*GIVEN PROBLEM*
In the records, swap "captured" for "photographed" and rewrite the part that opens with the line containing "At what distance has" and closes with the line containing "Which would you say —", keeping everything else unchanged. Give only those lines and leave out the pictures.

■ ■ ■ ■ ■

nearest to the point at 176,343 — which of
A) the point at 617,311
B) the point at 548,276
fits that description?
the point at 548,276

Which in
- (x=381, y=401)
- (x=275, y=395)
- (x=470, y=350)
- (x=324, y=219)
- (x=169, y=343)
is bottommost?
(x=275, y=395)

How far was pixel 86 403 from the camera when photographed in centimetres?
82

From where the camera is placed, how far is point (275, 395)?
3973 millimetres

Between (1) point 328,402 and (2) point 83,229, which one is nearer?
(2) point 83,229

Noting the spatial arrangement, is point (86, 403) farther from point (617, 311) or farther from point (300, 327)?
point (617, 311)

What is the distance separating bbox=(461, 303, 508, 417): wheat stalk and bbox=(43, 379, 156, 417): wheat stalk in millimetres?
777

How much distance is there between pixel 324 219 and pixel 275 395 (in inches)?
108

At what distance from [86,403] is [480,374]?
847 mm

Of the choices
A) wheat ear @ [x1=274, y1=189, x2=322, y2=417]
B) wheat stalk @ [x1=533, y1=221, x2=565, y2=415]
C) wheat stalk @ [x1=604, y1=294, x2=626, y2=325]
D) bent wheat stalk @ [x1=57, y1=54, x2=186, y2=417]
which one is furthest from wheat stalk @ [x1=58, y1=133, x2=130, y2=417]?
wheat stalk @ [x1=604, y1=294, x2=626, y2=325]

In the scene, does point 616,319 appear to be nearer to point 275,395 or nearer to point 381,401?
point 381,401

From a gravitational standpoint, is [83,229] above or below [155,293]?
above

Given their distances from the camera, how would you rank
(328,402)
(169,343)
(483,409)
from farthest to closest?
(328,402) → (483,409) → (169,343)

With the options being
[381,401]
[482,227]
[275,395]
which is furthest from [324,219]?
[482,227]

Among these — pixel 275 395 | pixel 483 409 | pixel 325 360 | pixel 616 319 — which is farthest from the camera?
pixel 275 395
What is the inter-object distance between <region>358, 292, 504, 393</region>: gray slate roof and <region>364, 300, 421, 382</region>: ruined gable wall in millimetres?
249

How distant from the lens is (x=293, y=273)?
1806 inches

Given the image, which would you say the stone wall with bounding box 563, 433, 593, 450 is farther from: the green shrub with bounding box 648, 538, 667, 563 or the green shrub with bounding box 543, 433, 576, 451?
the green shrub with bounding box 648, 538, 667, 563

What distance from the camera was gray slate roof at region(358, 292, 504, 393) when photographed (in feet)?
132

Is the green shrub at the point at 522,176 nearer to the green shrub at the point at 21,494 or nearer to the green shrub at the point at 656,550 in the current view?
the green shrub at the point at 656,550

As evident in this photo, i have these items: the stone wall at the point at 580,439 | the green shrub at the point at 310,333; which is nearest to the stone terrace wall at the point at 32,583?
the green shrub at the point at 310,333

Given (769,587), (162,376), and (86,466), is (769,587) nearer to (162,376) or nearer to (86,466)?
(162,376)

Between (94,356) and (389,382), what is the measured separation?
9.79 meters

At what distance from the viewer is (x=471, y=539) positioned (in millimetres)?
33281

■ ■ ■ ■ ■

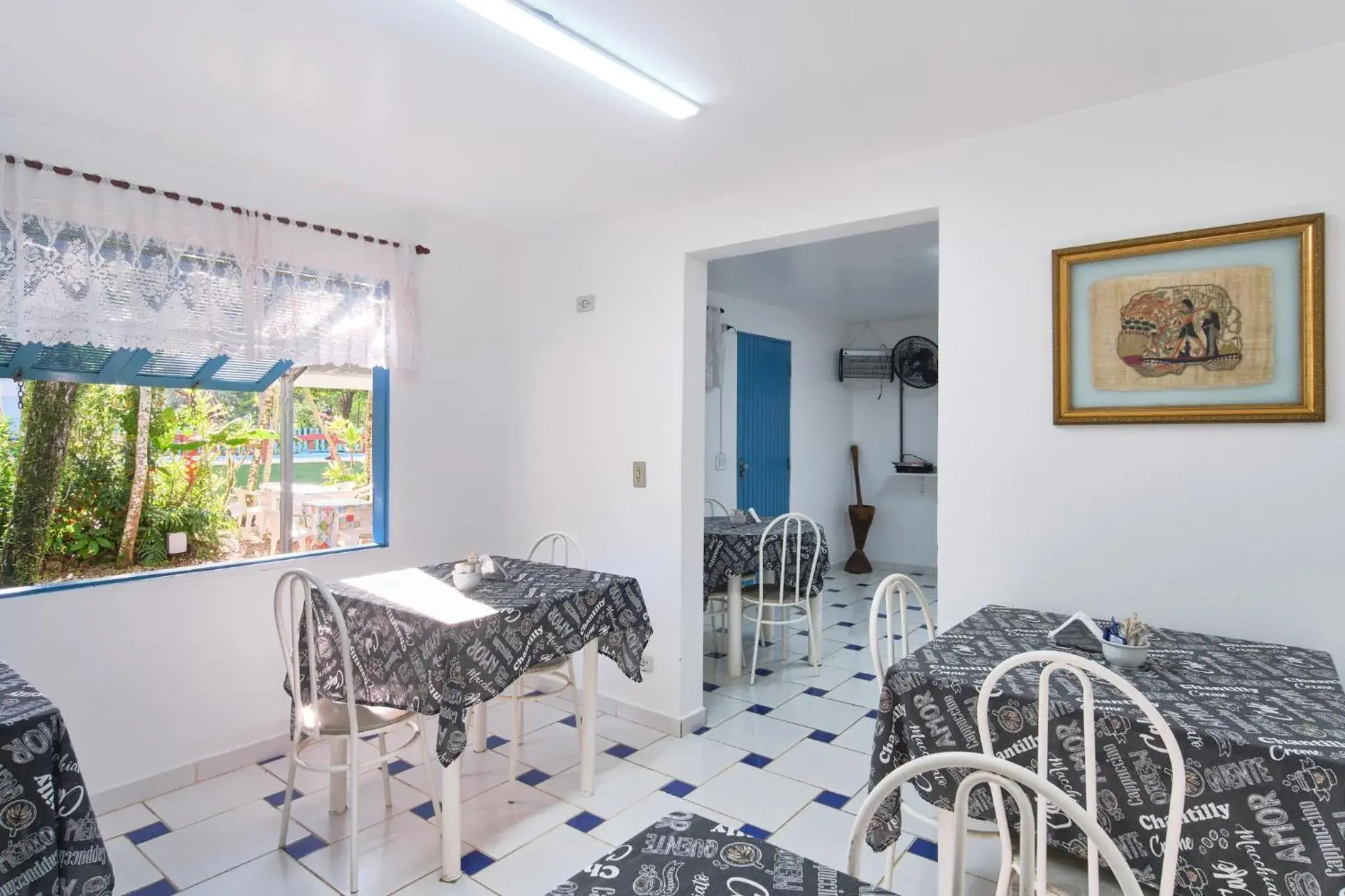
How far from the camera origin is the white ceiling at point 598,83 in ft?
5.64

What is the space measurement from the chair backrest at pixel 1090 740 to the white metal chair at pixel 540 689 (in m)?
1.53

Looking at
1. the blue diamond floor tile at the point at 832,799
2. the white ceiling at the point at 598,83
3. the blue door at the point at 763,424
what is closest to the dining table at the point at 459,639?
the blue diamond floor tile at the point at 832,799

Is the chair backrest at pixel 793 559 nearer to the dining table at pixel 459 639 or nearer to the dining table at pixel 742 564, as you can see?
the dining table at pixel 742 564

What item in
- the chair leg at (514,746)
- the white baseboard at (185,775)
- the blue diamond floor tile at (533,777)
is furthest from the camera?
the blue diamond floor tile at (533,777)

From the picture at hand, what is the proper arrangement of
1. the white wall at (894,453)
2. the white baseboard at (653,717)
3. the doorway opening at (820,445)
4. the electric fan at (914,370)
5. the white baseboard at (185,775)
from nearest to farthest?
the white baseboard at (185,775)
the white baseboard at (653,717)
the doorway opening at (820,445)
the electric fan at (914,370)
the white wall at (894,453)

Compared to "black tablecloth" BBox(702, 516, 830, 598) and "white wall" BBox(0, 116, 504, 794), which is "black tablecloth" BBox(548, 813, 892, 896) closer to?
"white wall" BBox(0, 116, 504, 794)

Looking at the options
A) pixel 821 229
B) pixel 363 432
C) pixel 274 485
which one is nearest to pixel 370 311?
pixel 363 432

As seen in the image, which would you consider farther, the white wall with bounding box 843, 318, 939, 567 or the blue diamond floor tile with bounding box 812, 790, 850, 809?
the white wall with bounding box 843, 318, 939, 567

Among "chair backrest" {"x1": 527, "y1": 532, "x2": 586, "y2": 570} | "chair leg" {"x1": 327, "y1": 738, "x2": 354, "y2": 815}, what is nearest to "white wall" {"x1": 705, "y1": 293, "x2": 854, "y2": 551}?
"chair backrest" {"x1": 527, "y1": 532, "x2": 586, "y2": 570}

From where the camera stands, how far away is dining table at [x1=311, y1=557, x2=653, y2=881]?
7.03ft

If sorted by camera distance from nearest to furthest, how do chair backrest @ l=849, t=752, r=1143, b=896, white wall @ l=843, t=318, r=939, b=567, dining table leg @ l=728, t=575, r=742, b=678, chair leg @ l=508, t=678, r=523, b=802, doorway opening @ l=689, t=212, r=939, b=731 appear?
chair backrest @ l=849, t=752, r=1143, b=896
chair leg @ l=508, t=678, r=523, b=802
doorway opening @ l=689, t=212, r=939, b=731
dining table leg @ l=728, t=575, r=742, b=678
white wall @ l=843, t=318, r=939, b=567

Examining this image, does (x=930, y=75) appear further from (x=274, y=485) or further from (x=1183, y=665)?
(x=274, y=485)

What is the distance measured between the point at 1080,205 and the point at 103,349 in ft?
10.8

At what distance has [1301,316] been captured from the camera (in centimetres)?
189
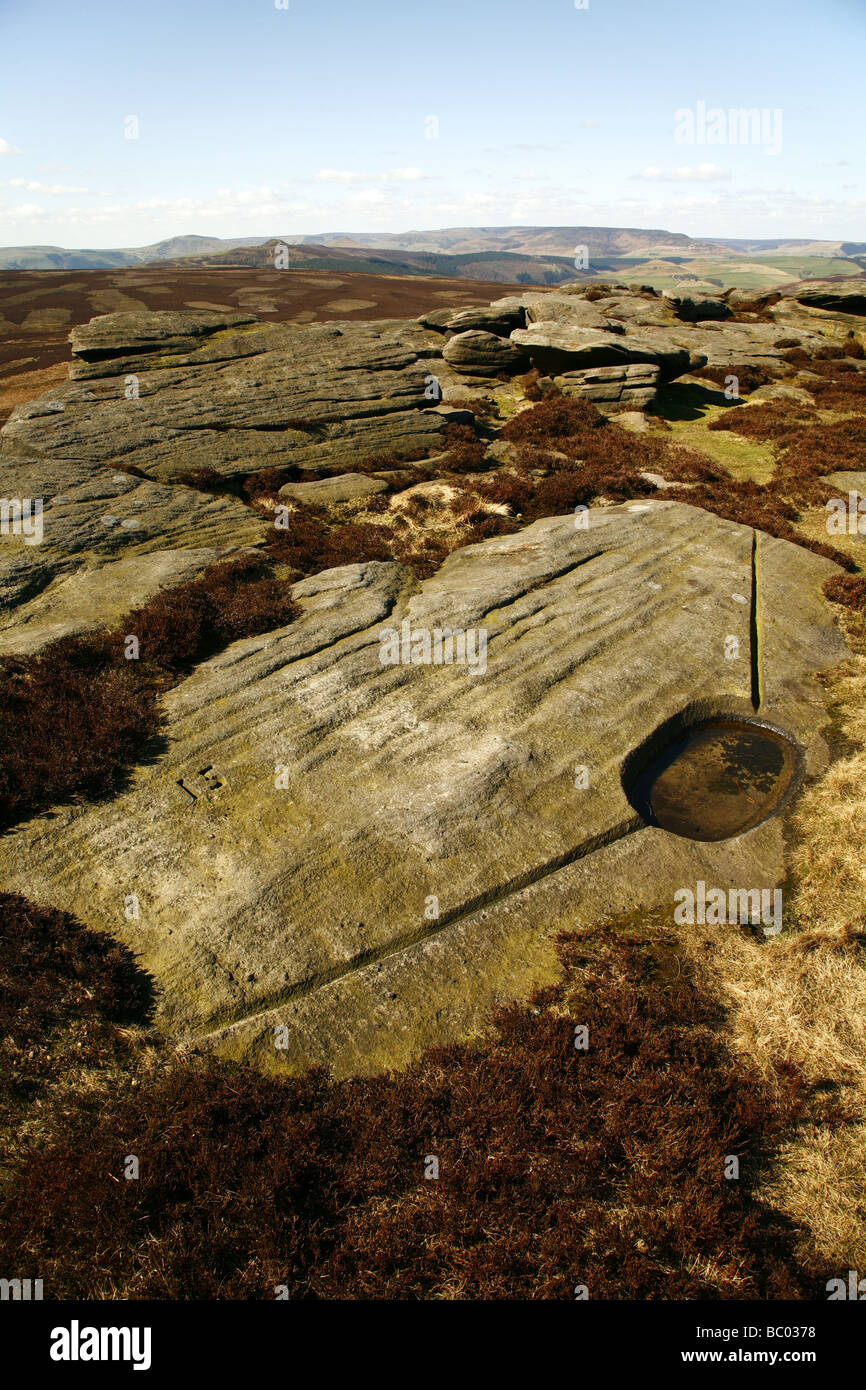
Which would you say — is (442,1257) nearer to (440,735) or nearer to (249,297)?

■ ■ ■ ■ ■

*ANSWER FOR THIS EXERCISE*
At what distance has [1301,316] been photographed from the camera (in centimetres)?
189
Which would you say — is (442,1257) nearer to (440,735) or nearer to (249,297)?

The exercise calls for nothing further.